-- BEGIN --

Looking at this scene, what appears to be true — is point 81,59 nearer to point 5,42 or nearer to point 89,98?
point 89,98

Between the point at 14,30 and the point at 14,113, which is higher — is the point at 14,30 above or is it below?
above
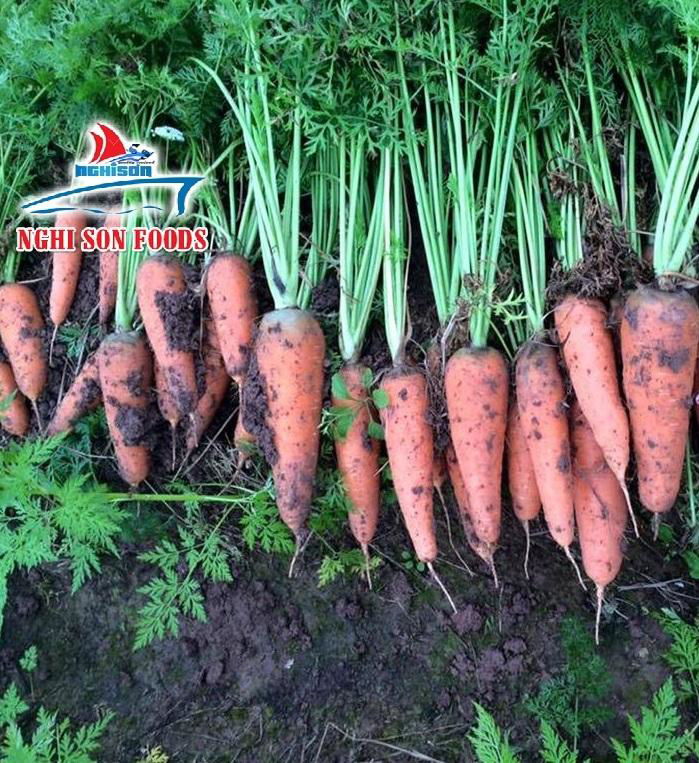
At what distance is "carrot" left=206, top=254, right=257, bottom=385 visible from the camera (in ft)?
7.95

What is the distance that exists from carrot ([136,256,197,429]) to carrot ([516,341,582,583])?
1.28m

-- END --

*AIM OF THE EXERCISE:* Go through the entries above and output them exactly, without pictures.

*WRITTEN SOLUTION:*
Looking at this scene, what appears to be true — is point 81,59 nearer to point 5,42 or nearer to point 89,98?
point 89,98

Between the point at 14,30 and the point at 14,113, which is higher — is the point at 14,30 above or is it below?
above
At what distance is "carrot" left=206, top=254, right=257, bottom=385 visible from the camera (in ft)?
7.95

What is the distance that exists from carrot ([136,256,197,429]) to carrot ([516,341,582,583])?
1.28m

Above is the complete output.